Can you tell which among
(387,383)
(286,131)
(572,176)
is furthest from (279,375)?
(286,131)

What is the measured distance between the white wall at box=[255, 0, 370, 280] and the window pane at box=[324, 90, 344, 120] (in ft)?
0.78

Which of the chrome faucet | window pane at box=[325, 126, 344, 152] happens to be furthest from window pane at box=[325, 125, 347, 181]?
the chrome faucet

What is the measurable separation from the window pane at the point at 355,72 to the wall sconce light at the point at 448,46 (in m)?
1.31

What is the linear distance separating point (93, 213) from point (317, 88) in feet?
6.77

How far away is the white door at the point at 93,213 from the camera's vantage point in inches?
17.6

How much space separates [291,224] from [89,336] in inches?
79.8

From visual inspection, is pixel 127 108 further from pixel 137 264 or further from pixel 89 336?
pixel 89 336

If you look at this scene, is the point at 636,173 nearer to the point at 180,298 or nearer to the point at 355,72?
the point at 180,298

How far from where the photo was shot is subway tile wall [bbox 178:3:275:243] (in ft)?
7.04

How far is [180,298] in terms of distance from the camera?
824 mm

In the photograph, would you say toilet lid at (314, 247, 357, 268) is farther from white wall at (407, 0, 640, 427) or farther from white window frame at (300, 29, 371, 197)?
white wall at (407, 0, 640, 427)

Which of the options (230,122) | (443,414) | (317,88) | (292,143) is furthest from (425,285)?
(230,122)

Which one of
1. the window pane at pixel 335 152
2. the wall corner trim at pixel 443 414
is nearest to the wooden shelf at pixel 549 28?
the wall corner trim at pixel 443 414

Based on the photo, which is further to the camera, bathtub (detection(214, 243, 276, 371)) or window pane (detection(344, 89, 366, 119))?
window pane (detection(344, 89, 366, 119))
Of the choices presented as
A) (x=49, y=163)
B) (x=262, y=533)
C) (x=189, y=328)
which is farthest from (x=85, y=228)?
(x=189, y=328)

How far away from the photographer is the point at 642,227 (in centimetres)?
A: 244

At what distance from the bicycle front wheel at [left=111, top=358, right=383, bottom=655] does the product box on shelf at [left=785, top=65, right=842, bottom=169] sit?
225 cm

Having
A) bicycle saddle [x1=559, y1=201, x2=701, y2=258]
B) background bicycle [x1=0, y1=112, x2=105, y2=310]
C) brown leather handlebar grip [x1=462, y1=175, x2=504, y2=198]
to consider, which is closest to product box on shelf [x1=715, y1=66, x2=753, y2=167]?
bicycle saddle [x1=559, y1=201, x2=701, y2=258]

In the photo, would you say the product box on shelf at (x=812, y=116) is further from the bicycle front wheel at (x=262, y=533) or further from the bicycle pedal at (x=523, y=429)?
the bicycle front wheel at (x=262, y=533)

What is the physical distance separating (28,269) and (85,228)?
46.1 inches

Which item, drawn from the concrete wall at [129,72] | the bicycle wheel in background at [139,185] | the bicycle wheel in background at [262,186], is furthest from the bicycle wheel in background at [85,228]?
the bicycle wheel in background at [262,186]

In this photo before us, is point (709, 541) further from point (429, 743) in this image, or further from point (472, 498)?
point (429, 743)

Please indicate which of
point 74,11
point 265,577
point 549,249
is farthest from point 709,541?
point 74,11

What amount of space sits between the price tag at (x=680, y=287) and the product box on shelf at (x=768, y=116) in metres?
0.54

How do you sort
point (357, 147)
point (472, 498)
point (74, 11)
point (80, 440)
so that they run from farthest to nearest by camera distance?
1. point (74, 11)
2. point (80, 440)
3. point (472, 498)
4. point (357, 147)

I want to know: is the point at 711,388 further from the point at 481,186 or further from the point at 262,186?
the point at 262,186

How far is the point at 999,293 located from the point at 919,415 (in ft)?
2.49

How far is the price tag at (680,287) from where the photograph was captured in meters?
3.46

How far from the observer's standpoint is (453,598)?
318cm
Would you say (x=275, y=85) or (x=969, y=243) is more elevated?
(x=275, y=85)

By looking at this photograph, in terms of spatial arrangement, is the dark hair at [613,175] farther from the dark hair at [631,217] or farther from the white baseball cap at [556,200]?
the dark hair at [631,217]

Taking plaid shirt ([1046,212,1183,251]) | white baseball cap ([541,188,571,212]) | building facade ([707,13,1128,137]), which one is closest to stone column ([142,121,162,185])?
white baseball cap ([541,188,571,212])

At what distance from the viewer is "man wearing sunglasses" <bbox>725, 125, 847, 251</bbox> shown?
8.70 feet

Exercise prompt:
Copy out every record above word for word.

Task output:
Can you tell which among
(387,383)
(286,131)
(572,176)
is furthest from (279,375)?
(286,131)

What is the measured distance between the white wall at box=[255, 0, 370, 280] and the window pane at box=[324, 90, 344, 120] (in ft)?
0.78

Which of the chrome faucet | window pane at box=[325, 126, 344, 152] happens to be furthest from window pane at box=[325, 125, 347, 181]?
the chrome faucet

What is the measurable separation from the window pane at the point at 355,72 to the wall sconce light at the point at 448,46 (in m)?
1.31

What is the linear distance separating point (93, 213) from point (317, 88) in feet?
6.77

How far away is the white door at the point at 93,213 from the camera's vantage point in inches?
17.6

How much space separates [291,224] from [89,336] in inches?
79.8

From visual inspection, is pixel 127 108 further from pixel 137 264 or further from pixel 89 336?
pixel 89 336

If you look at this scene, is the point at 636,173 nearer to the point at 180,298 or nearer to the point at 355,72?
the point at 180,298

How far from where the photo was shot is subway tile wall [bbox 178:3:275:243] (in ft)?
7.04

How far is [180,298] in terms of distance from the camera?
824 mm

In the photograph, would you say toilet lid at (314, 247, 357, 268) is farther from white wall at (407, 0, 640, 427) or farther from white window frame at (300, 29, 371, 197)?
white wall at (407, 0, 640, 427)

Which of the options (230,122) | (443,414) | (317,88) | (292,143) is furthest from (425,285)?
(230,122)

Which one of
1. the window pane at pixel 335 152
2. the wall corner trim at pixel 443 414
is nearest to the wooden shelf at pixel 549 28?
the wall corner trim at pixel 443 414

Based on the photo, which is further to the camera, bathtub (detection(214, 243, 276, 371)) or window pane (detection(344, 89, 366, 119))?
window pane (detection(344, 89, 366, 119))
Of the choices presented as
A) (x=49, y=163)
B) (x=262, y=533)
C) (x=189, y=328)
which is farthest from (x=85, y=228)?
(x=189, y=328)

How far away from the photographer is the point at 642,227 (in centimetres)?
A: 244

At what distance from the bicycle front wheel at [left=111, top=358, right=383, bottom=655] does the product box on shelf at [left=785, top=65, right=842, bottom=169] sit?
225 cm

Having
A) bicycle saddle [x1=559, y1=201, x2=701, y2=258]
B) background bicycle [x1=0, y1=112, x2=105, y2=310]
C) brown leather handlebar grip [x1=462, y1=175, x2=504, y2=198]
to consider, which is closest to product box on shelf [x1=715, y1=66, x2=753, y2=167]?
bicycle saddle [x1=559, y1=201, x2=701, y2=258]

In the photo, would you say the product box on shelf at (x=812, y=116) is further from the bicycle front wheel at (x=262, y=533) or further from the bicycle pedal at (x=523, y=429)?
the bicycle front wheel at (x=262, y=533)

What is the physical distance separating (28,269) and (85,228)?
46.1 inches

Which item, drawn from the concrete wall at [129,72] | the bicycle wheel in background at [139,185] | the bicycle wheel in background at [262,186], is furthest from the bicycle wheel in background at [85,228]?
the bicycle wheel in background at [262,186]

In this photo before us, is point (709, 541) further from point (429, 743) in this image, or further from point (472, 498)?
point (429, 743)

Please indicate which of
point 74,11
point 265,577
point 549,249
is farthest from point 709,541?
point 74,11

What amount of space sits between the price tag at (x=680, y=287) and the product box on shelf at (x=768, y=116) in metres?
0.54

How do you sort
point (357, 147)
point (472, 498)
point (74, 11)
point (80, 440)
so that they run from farthest to nearest by camera distance?
1. point (74, 11)
2. point (80, 440)
3. point (472, 498)
4. point (357, 147)

I want to know: is the point at 711,388 further from the point at 481,186 or further from the point at 262,186?
the point at 262,186

How far is the point at 999,293 located from the point at 919,415 (in ft)?
2.49

How far is the price tag at (680,287) from where the photograph was captured in meters?
3.46

How far from the observer's standpoint is (453,598)?
318cm
Would you say (x=275, y=85) or (x=969, y=243) is more elevated?
(x=275, y=85)

By looking at this photograph, in terms of spatial arrangement, is the dark hair at [613,175] farther from the dark hair at [631,217] or farther from the white baseball cap at [556,200]?
the dark hair at [631,217]

Taking plaid shirt ([1046,212,1183,251]) | white baseball cap ([541,188,571,212]) | building facade ([707,13,1128,137]), which one is closest to stone column ([142,121,162,185])?
white baseball cap ([541,188,571,212])

At what distance from the viewer is "man wearing sunglasses" <bbox>725, 125, 847, 251</bbox> shown?
8.70 feet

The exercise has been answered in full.